With another uncle, he might have been taken up into a family much like the one he had left behind. In another house, he might have had a room somewhere where people next door soon struck up an acquaintance. But, as everything was, things so combined that what kind of life he lived for the next year and a half was entirely up to him.
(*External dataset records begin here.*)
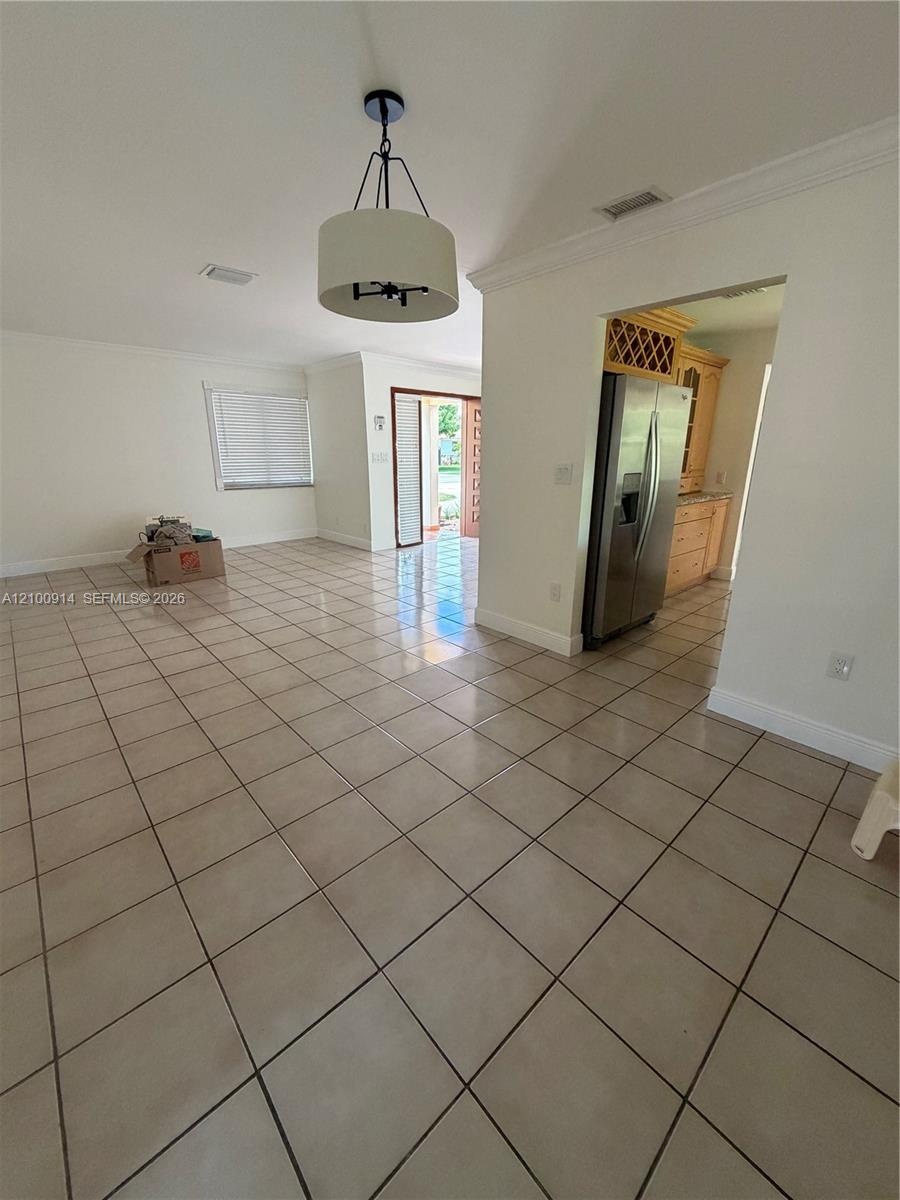Ceramic tile flooring throughout the area, drum-style pendant lighting, and crown molding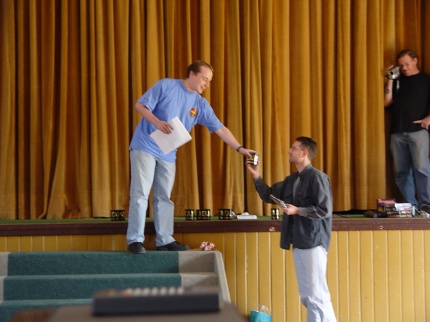 [Photo: Wizard receiving his prize]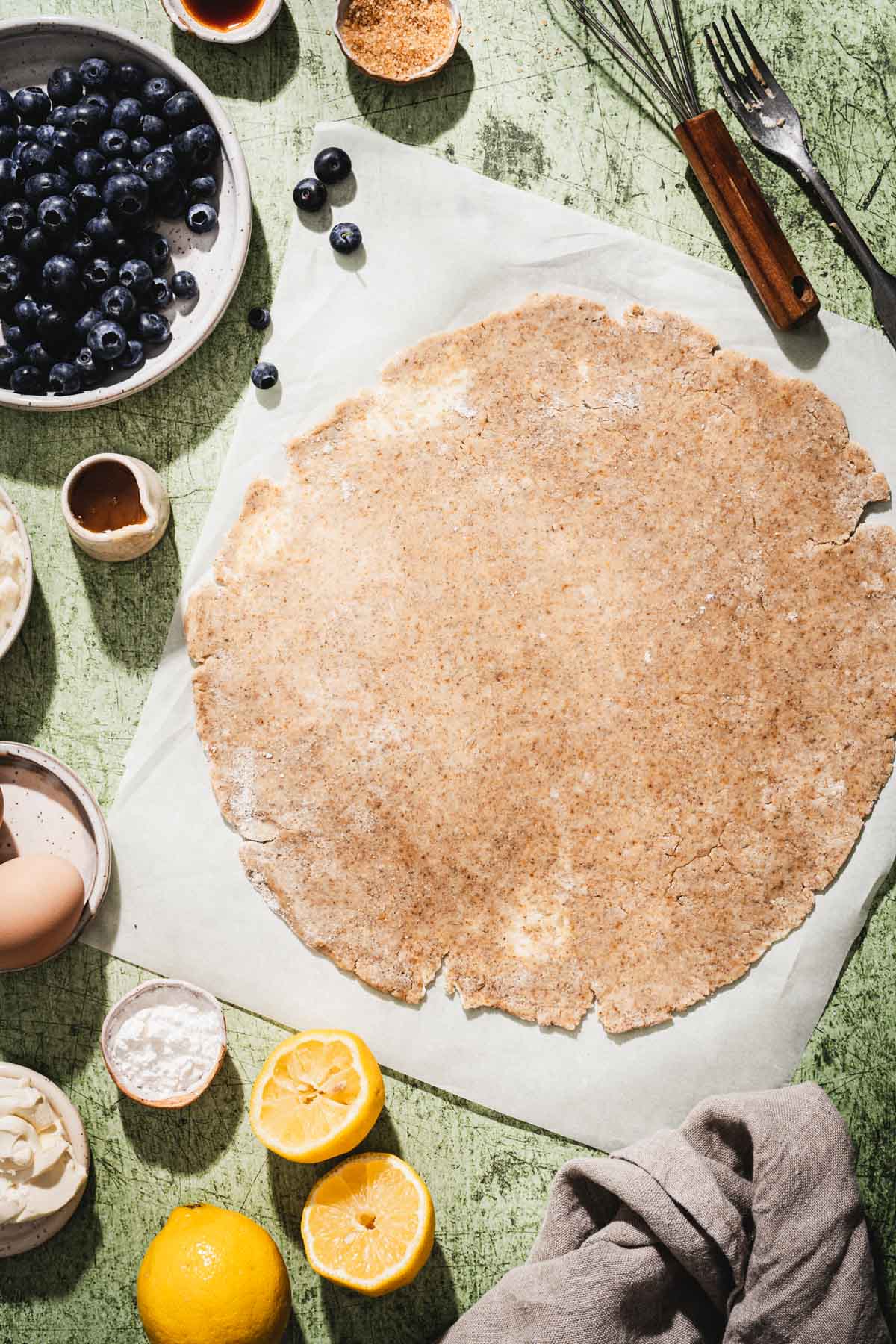 rolled out dough on a parchment paper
He recognized the situation, and in his methodical, logical way, began to consider what kind of life he needed.
Espresso Maggiore
was essentially one large room, with a counter at one end where the espresso machine was and where the clean cups were kept. There were heavy, elaborately carved tables from Venice and Florence, some with marble tops and some not, and besides the murals executed in an Italianate modern style by one of the neighborhood artists, there were thickly varnished old oil paintings in flaking gilt frames on the walls. There was a sugar bowl on each table, with a small menu card listing the various kinds of coffee served and the small selection of ices and other sweets available. The walls were painted a warm cream-yellow, and the lights were dim. The music played in the background, from speakers concealed in two genuine Cinquecento cupboards, and from time to time one of the steady patrons would find a vaguely Roman bust or statuette—French neoclassic was close enough—which he would donate to the management for the satisfaction of seeing it displayed on a wooden pedestal somewhere in a corner.